The creation of in-memory tables using non-clustered hash indexes and non-clustered indexes is discussed. Hash indexes are not the traditional b-trees (balanced trees) instead they use a hash with the linked list. In-memory tables must specify an index, it is not possible to have a heap. A brief outline of the structure of in-memory tables (header and payload) is given.
The chapter then progresses into another area of performance improvement, natively compiled stored procedures. These stored procedures can only access in-memory tables, they’re compiled to make them faster. Example SQL code is provided to create a natively compiled stored procedure.
The chapter ends with a brief discussion of concurrency, defining ‘dirty read’, ‘non-repeatable read’, and ‘phantom read’, together with the various isolation levels. The point of this seems to be to say that in-memory tables support snapshot, repeatable read, and serializable isolation levels.

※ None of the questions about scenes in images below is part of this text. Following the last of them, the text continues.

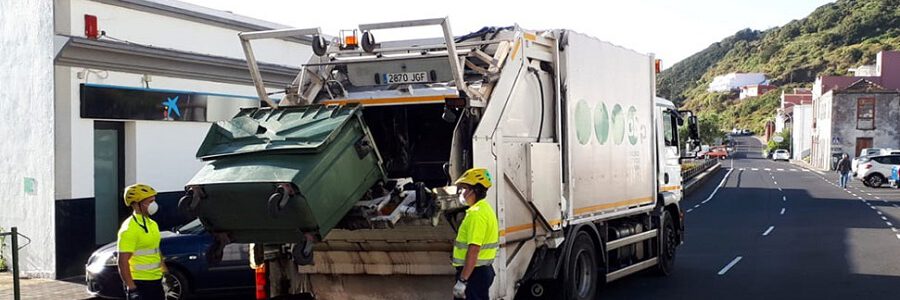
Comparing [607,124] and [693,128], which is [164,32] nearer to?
[607,124]

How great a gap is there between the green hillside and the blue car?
117049 millimetres

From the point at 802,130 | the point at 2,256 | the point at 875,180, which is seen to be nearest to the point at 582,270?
the point at 2,256

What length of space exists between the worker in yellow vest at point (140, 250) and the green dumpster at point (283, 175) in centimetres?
67

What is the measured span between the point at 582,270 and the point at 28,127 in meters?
8.03

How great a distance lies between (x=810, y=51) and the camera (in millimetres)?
158375

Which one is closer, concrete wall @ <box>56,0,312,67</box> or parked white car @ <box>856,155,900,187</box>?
concrete wall @ <box>56,0,312,67</box>

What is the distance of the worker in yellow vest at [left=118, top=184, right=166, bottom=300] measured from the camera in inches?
276

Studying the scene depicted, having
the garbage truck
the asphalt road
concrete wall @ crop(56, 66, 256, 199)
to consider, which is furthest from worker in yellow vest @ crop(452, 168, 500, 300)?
concrete wall @ crop(56, 66, 256, 199)

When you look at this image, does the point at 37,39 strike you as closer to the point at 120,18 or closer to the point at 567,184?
the point at 120,18

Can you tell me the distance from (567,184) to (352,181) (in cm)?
259

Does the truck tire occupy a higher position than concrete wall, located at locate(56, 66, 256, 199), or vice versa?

Overall this was a useful and interesting chapter. There’s a good overview of how to create the in-memory filegroup, table and natively compiled stored procedure. There are some useful links for further information. It would have been useful to have a link to the various in-memory table limitations. When describing ACID the author used ‘independent’ for the ‘I’ attribute, whereas ‘isolated’ is the more traditional term used. The text mentions creating a table called dbo.shoppingcart, but this does not exist elsewhere in the text or code.
Perhaps the most obvious omission was that of the Analyse, Migrate, and Report (AMR) tool, that is built into SSMS. This allows you to identify which tables are suitable for moving into memory, and the top candidate stored procedures to migrate, based on your system’s processing. At the very least, this very useful tool should have been mentioned, especially since it is likely to be the first point of contact with SQL Server 2014’s premier piece of new functionality – in-memory tables.